Film your elevator pitch.

What specific problem are you solving?

Teens are increasingly 

  • Disenchanted with one-size fits all school & skeptical of University
  • Seeking autonomy, relevant skills, professional mentors, and opportunities
  • Disconnected from alternative pathways to explore career choices, entrepreneurship or solve local or global problems.
  • Can’t find the knowledge, mentors, and tools that would help them engage with solving the civic problems in their schools.

In a global study of 10,000 young people, Hickman et al. (2021) found that 75% agree the future is frightening, 55% go so far as to agree that “We are doomed”, and 48% believe that adults ignore or dismiss their concerns.
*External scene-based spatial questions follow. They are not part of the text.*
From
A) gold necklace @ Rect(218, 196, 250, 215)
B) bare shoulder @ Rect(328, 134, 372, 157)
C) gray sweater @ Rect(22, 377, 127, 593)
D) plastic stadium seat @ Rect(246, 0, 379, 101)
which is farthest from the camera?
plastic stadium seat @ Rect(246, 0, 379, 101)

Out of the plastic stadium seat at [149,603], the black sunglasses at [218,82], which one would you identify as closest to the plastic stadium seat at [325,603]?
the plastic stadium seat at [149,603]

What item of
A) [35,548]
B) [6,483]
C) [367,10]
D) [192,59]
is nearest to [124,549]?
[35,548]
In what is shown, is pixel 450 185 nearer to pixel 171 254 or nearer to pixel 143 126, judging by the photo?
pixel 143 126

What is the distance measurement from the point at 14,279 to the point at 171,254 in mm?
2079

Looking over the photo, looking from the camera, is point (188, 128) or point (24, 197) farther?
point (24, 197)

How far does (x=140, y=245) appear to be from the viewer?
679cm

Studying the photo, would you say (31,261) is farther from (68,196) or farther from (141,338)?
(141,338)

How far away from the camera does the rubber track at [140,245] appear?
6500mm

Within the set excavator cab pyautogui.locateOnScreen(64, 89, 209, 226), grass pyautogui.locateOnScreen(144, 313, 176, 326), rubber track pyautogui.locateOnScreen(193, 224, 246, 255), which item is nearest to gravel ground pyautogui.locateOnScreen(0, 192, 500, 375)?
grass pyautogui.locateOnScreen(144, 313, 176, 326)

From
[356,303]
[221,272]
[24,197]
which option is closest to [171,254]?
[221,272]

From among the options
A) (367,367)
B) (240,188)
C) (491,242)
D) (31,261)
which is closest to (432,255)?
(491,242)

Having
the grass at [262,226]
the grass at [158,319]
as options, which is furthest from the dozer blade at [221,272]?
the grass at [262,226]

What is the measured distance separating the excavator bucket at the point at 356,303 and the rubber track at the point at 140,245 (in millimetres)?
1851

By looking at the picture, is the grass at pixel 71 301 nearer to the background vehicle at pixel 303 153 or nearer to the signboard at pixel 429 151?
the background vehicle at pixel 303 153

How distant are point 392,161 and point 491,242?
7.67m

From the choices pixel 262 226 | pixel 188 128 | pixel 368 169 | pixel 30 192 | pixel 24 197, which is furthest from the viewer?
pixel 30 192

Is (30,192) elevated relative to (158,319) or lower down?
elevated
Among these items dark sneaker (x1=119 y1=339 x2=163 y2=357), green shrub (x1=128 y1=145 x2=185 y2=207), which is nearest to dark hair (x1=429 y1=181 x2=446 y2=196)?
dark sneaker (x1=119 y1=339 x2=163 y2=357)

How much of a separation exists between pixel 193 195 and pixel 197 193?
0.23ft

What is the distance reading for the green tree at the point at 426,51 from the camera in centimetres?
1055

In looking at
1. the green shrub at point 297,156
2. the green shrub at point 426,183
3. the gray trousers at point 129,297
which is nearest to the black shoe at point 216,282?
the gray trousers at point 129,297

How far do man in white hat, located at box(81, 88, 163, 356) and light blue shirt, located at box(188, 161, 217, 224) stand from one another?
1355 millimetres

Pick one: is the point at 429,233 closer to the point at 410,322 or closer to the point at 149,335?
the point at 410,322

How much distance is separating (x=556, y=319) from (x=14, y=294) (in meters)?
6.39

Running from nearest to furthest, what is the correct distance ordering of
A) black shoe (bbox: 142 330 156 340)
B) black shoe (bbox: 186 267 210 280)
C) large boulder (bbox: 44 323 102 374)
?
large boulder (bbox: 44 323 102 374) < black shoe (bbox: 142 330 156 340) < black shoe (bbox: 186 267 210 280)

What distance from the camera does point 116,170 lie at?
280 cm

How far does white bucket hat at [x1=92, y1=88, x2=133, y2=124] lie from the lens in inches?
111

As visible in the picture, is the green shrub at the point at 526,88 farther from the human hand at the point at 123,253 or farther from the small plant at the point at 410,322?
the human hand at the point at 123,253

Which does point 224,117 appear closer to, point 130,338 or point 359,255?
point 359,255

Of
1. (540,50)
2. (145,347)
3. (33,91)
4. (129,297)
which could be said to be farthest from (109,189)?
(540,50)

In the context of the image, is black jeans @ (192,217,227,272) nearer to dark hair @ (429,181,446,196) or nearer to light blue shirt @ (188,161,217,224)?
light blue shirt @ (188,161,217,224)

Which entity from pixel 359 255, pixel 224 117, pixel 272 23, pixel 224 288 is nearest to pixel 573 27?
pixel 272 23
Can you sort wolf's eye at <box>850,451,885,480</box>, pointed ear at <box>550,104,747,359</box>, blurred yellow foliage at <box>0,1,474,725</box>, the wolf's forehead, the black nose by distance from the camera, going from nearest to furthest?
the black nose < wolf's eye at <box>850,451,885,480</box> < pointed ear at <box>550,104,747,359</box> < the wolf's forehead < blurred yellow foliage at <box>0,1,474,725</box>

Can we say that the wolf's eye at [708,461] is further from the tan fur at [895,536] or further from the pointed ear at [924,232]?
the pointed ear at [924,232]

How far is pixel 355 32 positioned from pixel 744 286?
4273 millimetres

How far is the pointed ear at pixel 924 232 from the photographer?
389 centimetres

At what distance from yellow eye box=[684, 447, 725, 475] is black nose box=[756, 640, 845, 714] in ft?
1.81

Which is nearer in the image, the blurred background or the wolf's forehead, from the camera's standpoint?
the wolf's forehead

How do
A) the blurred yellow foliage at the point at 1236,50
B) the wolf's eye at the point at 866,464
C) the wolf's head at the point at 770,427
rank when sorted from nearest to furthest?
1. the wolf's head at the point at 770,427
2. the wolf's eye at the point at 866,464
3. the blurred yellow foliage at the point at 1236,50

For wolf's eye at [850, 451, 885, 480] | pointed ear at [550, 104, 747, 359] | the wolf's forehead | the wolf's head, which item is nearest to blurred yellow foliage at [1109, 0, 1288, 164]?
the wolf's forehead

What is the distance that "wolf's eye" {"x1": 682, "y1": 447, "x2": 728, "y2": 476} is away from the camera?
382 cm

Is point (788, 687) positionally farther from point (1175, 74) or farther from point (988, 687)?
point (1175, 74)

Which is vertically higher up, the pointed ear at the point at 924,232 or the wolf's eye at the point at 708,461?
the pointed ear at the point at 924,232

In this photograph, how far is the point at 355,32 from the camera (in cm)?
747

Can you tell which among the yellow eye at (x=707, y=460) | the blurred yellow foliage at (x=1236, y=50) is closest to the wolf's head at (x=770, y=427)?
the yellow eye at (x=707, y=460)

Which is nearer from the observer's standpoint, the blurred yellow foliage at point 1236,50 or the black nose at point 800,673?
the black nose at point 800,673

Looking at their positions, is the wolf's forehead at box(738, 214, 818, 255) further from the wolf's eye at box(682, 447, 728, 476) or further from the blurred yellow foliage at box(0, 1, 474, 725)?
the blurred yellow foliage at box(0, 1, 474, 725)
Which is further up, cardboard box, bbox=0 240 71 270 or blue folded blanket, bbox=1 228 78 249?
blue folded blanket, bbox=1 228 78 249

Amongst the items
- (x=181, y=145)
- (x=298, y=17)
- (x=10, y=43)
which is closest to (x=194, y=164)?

Youth depression and anxiety are on the rise as traditional communities for youth empowerment are in decline. Even before the pandemic, the 2020 WISE Global Education barometer found that students across 20 countries want far more out of their educational opportunities: Only half felt prepared to better the world around them, they want their schooling to provide more space to new technologies, creativity, curiosity, and collaboration, and they believe in equal opportunities for all.

At the last organisation I was product manager at, Kubrio, within our student body of 400 young people aged 10-18 only 15% were what most describe as entrepreneurial but a much larger percentage nearly 60% had attended a class in some social-impact or global challenge type topic. I assume this distribution is fairly common across other student bodies. That some percentage around 15% is self-determined and entrepreneurial and a large majority want to contribute to social challenges without the pressure to start a business and sell products and services.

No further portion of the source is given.